A paper coauthored by over 112 researchers across 160 data and social science teams found that AI and statistical models, when used to predict six life outcomes for children, parents, and households, weren't very accurate even when trained on 13,000 data points from over 4,000 families.
It was particularly rubbish at predicting GPA, Grit, Eviction, Job Training, Layoffs, and Material Hardship so if governments try using AI to predict these things humanity could be in trouble. The report said the work is a cautionary tale on the use of predictive modeling, especially in the criminal justice system and social support programmes.
Co-lead author Matt Salganik, a professor of sociology at Princeton and interim director of the Center for Information Technology Policy at the Woodrow Wilson School of Public and International Affairs said: "Here's a setting where we have hundreds of participants and a rich data set, and even the best AI results are still not accurate. These results show us that machine learning isn't magic; there are clearly other factors at play when it comes to predicting the life course."

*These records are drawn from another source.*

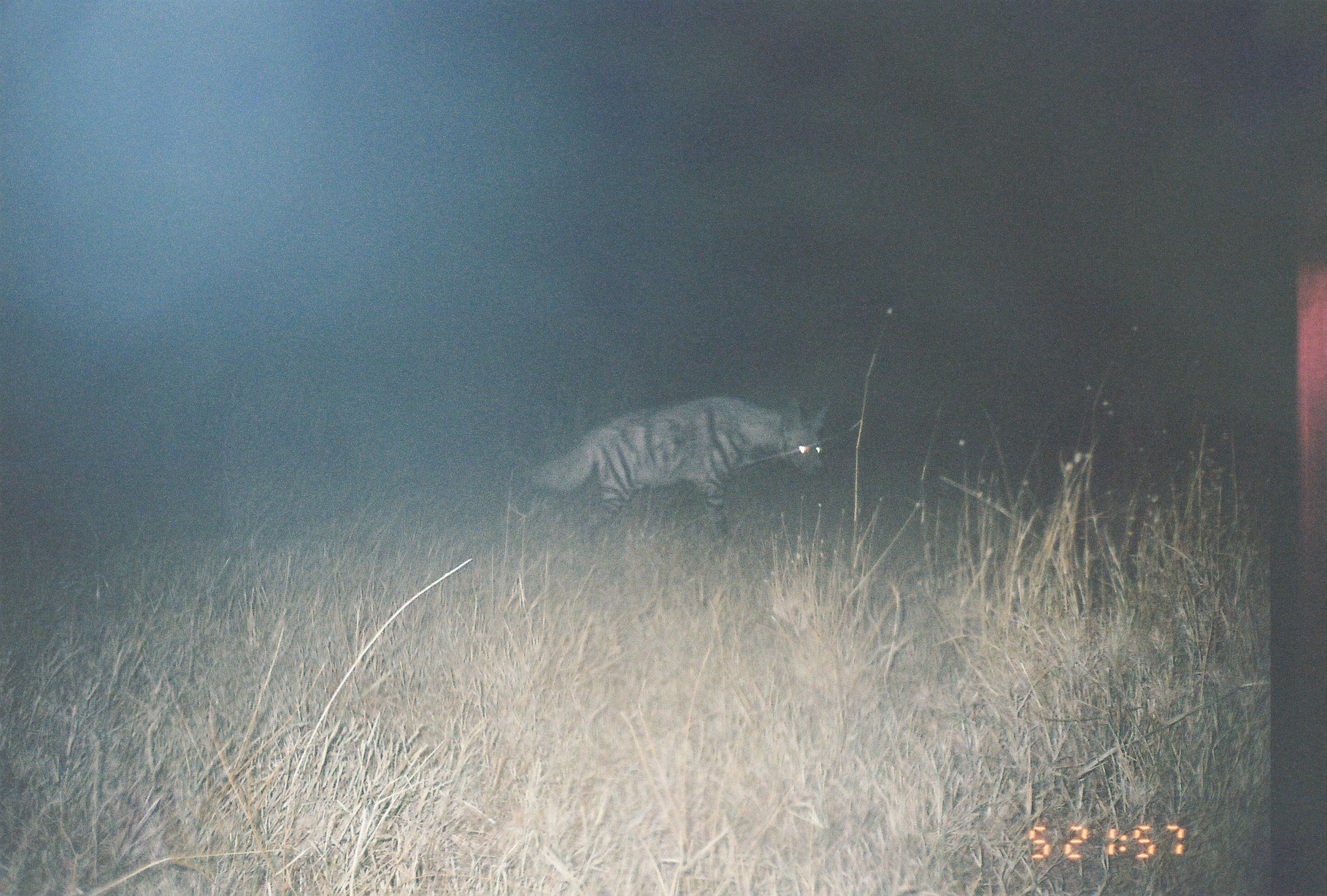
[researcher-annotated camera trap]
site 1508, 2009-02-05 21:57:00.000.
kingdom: Animalia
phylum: Chordata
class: Mammalia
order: Carnivora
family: Hyaenidae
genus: Hyaena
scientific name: Hyaena hyaena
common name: striped hyena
Hyaena hyaena (striped hyena), count 1.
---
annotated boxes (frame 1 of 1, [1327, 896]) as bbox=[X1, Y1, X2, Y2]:
hyaena hyaena: bbox=[530, 397, 826, 537]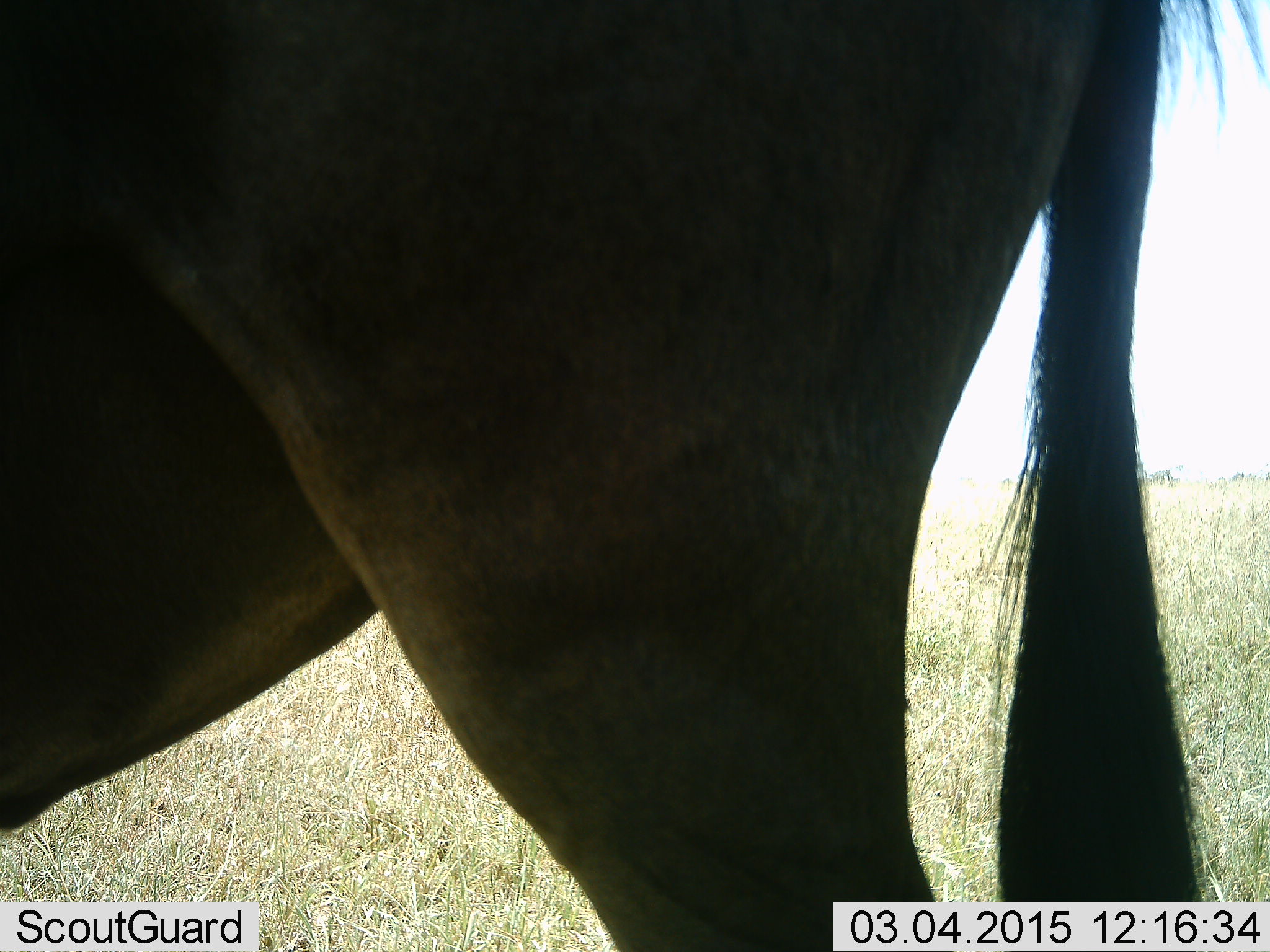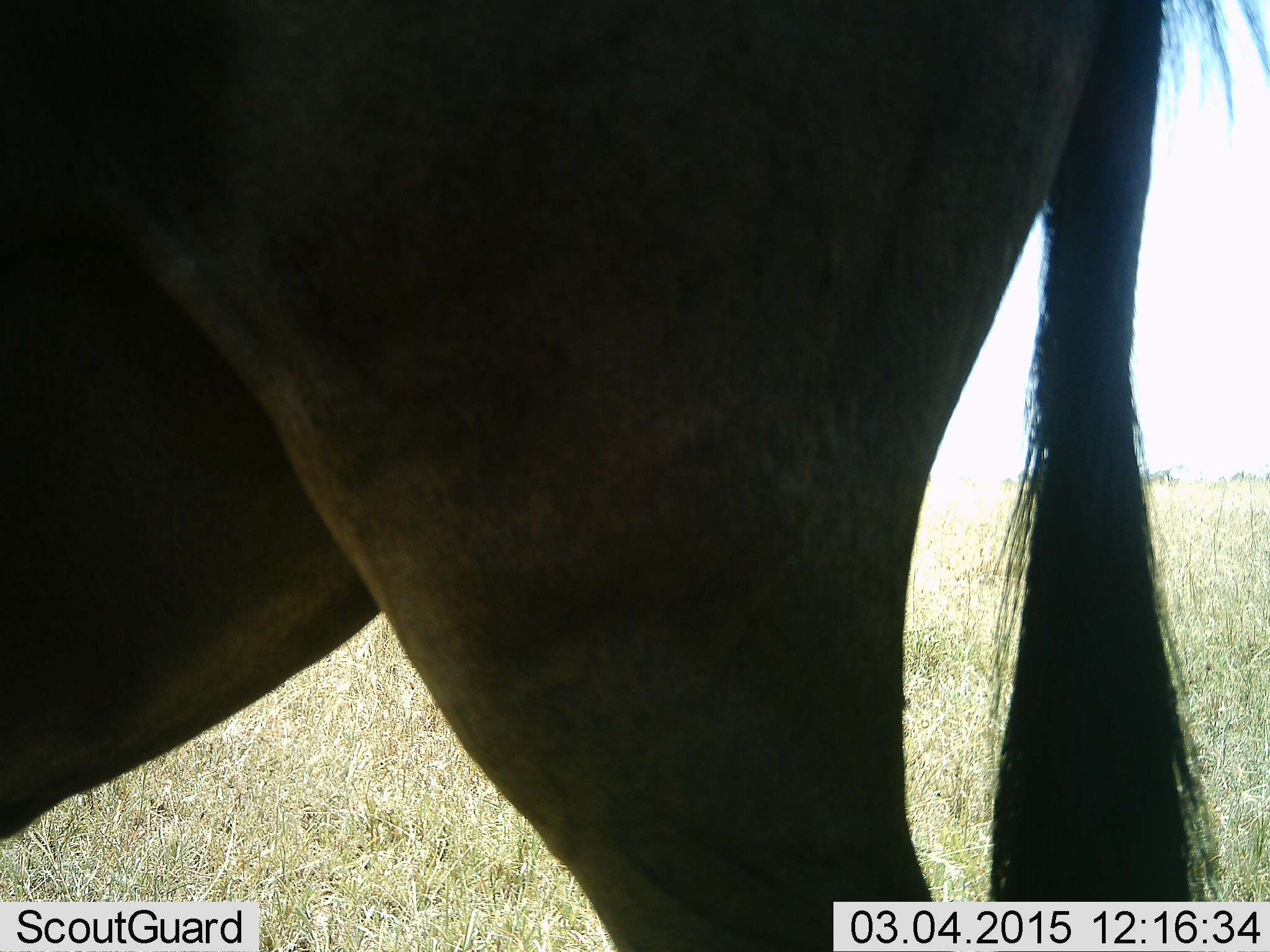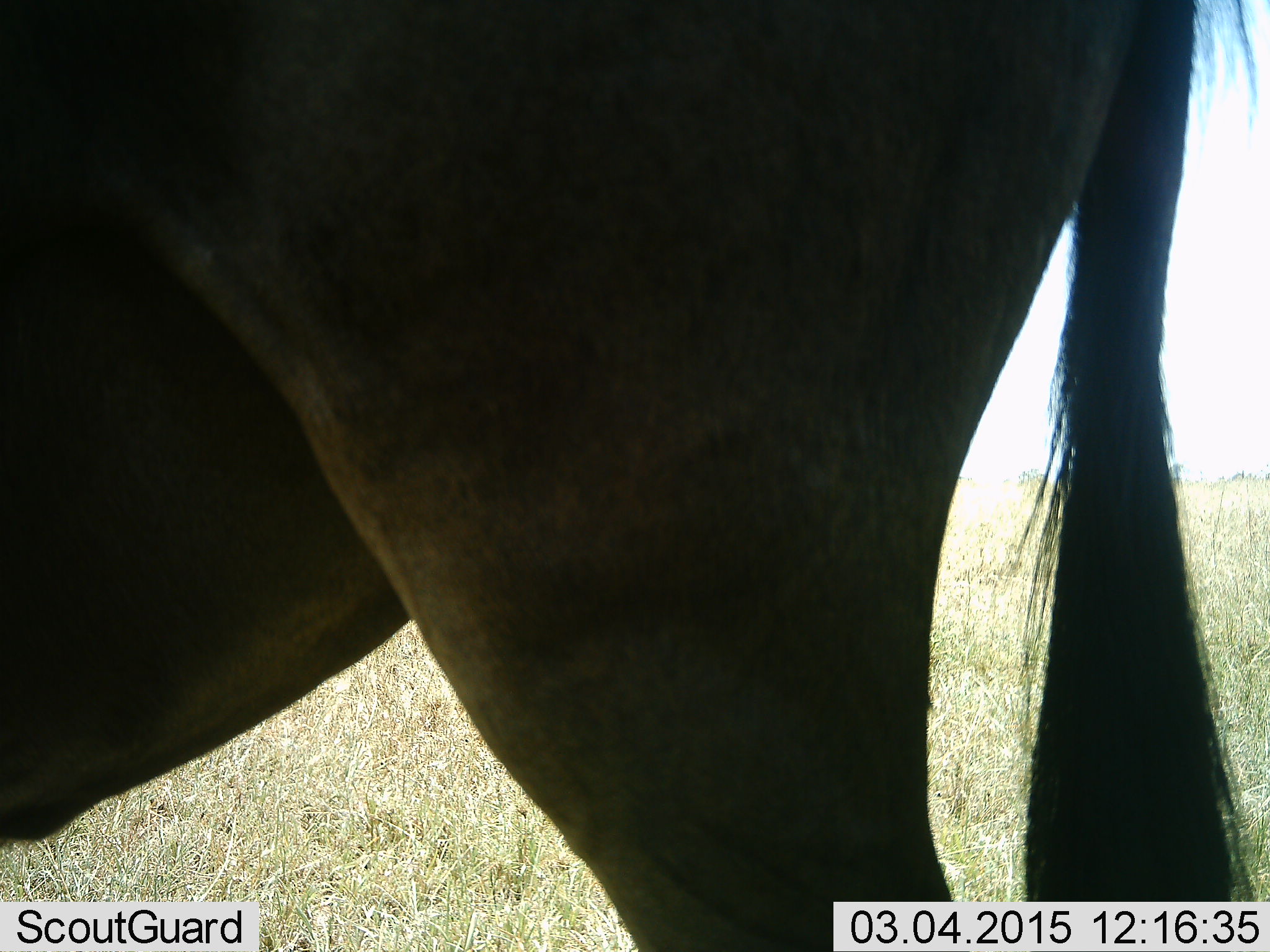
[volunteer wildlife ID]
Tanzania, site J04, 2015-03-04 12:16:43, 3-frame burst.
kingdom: Animalia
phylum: Chordata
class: Mammalia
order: Artiodactyla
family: Bovidae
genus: Connochaetes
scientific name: Connochaetes taurinus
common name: blue wildebeest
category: wildebeest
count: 1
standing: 90%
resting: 0%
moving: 10%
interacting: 0%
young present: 0%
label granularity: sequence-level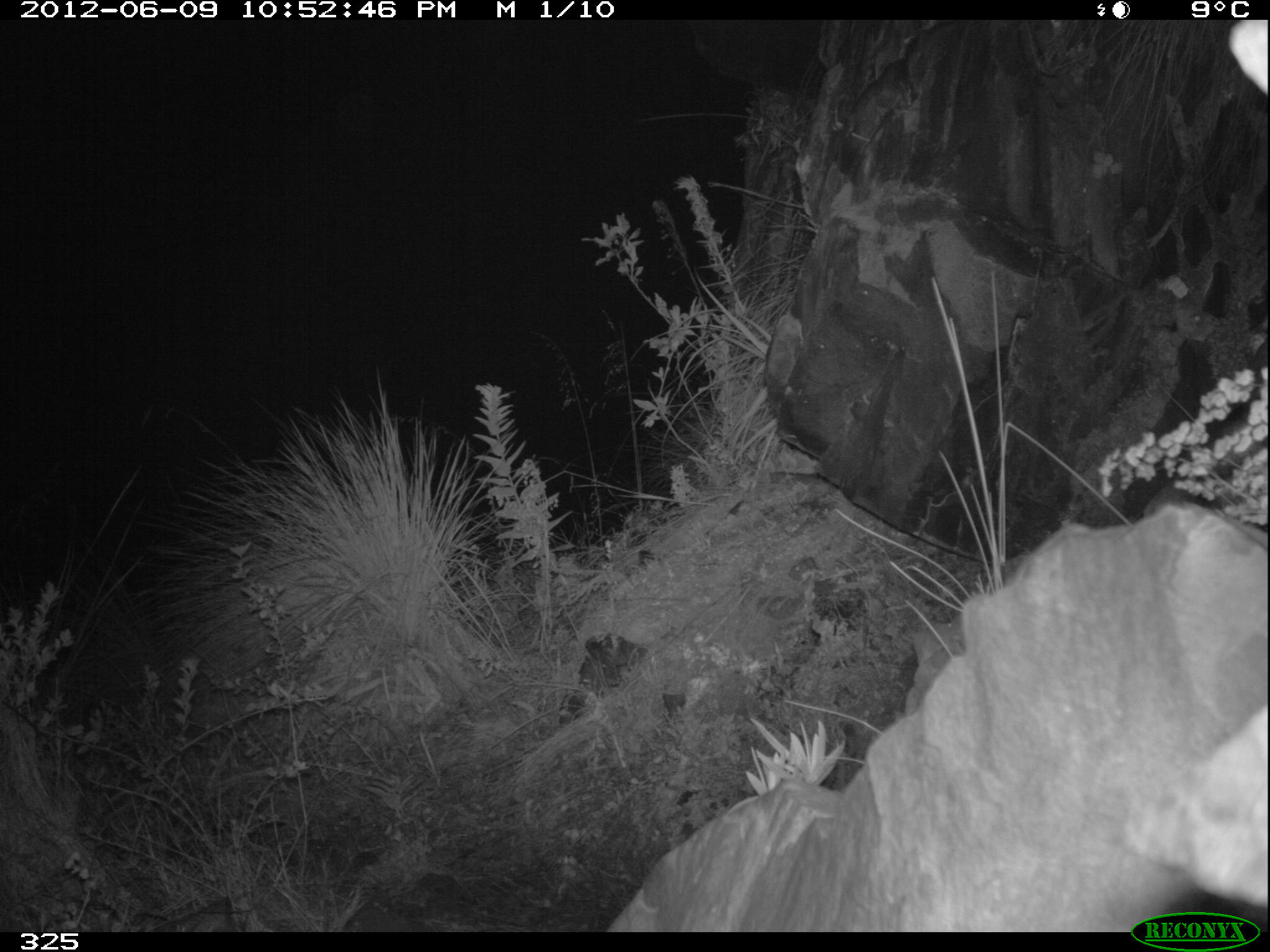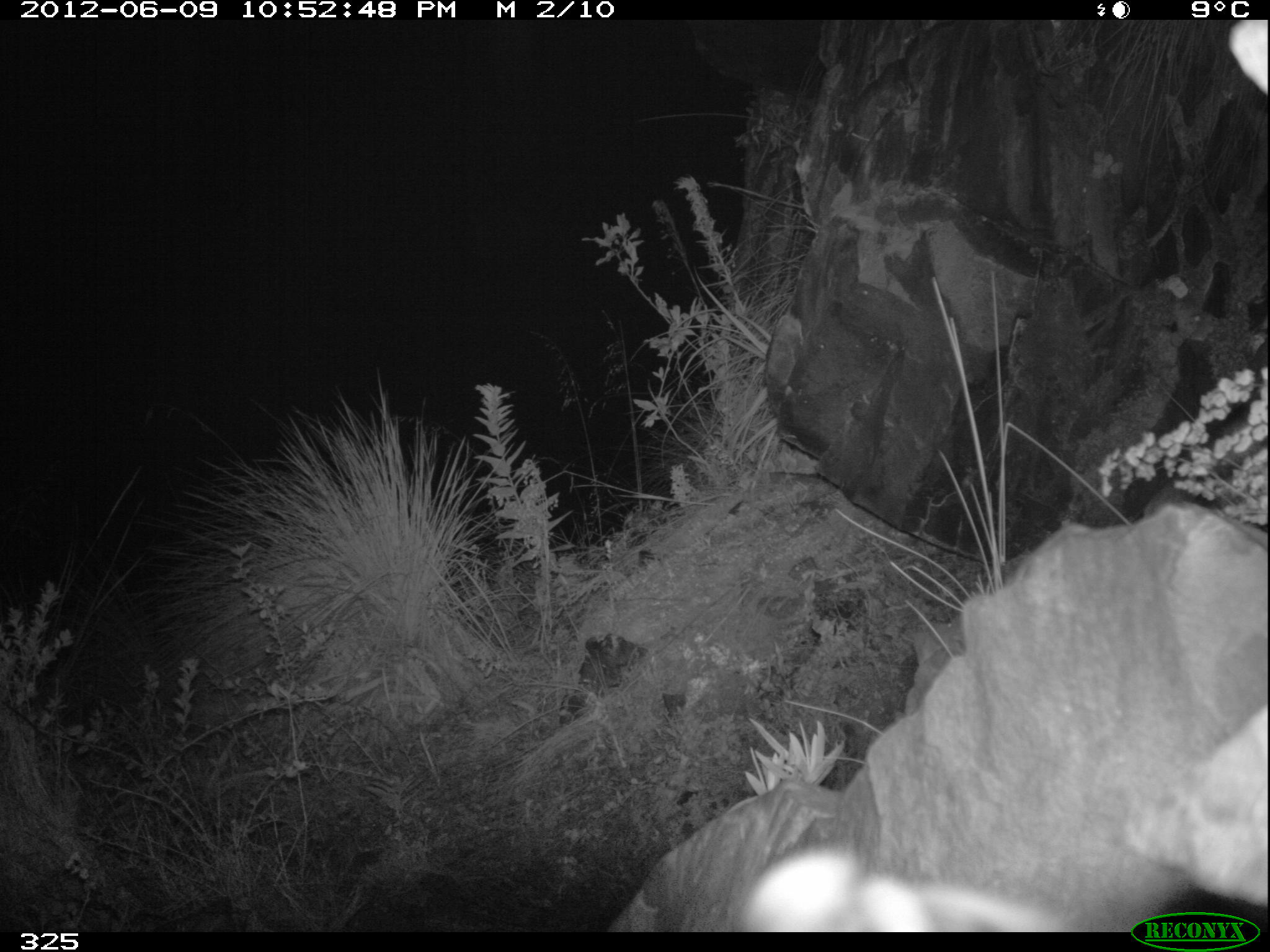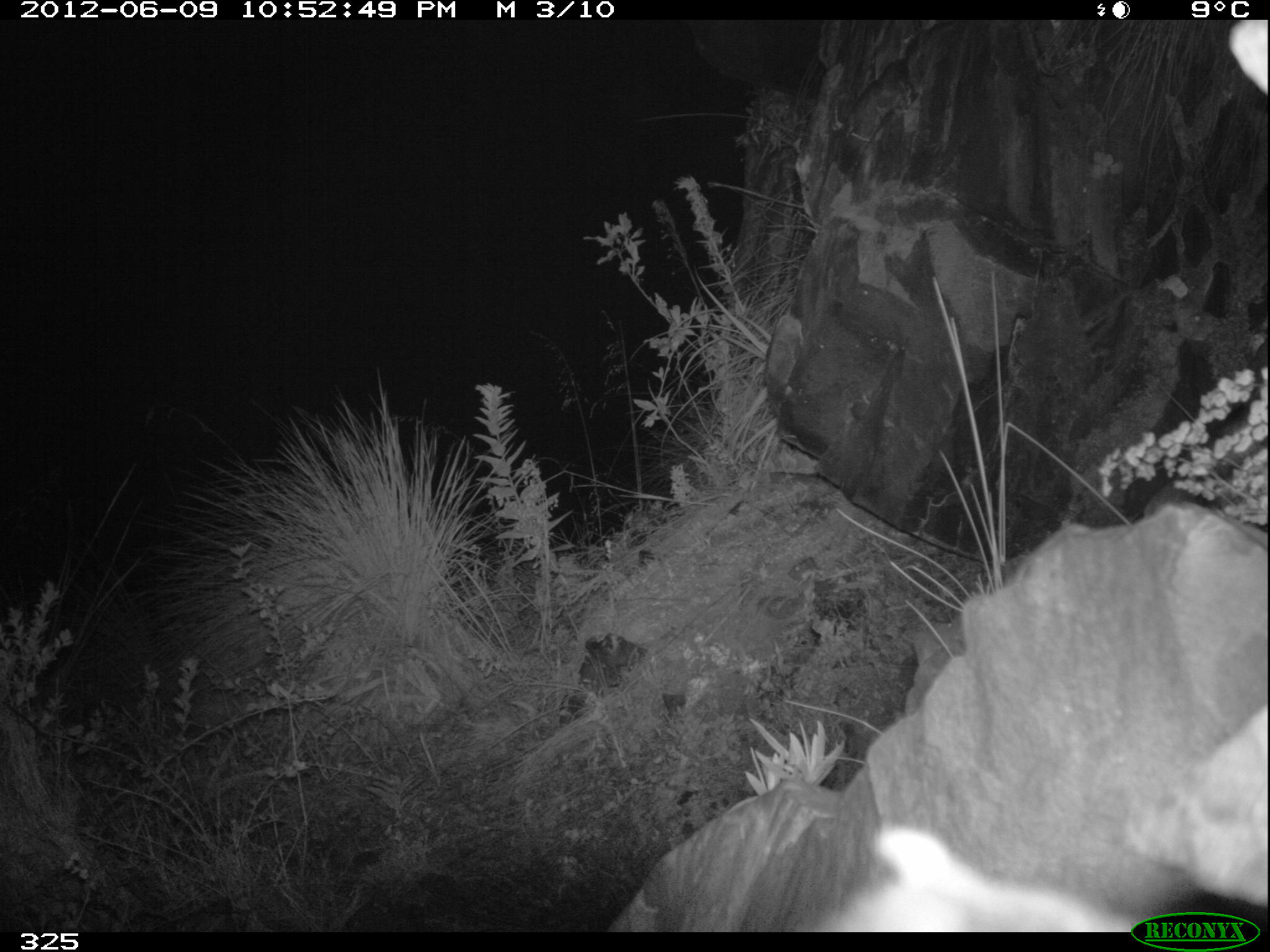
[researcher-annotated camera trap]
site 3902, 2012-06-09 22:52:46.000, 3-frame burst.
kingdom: Animalia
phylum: Chordata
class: Mammalia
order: Rodentia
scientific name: Rodentia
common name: rodents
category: unknown rodent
Unknown rodent (rodents) (Rodentia).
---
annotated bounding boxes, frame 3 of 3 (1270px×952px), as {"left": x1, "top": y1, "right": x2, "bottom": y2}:
unknown rodent: {"left": 816, "top": 822, "right": 1145, "bottom": 933}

The study which was published this week in the journal Proceedings of the National Academy of Sciences, is the fruit of the Fragile Families Challenge, a multi-year collaboration that sought to recruit researchers to complete a predictive task by predicting the same outcomes using the same data. Over 457 groups applied, of which 160 were selected to participate, and their predictions were evaluated with an error metric that assessed their ability to predict held-out data (i.e., data held by the organiser and not available to the participants).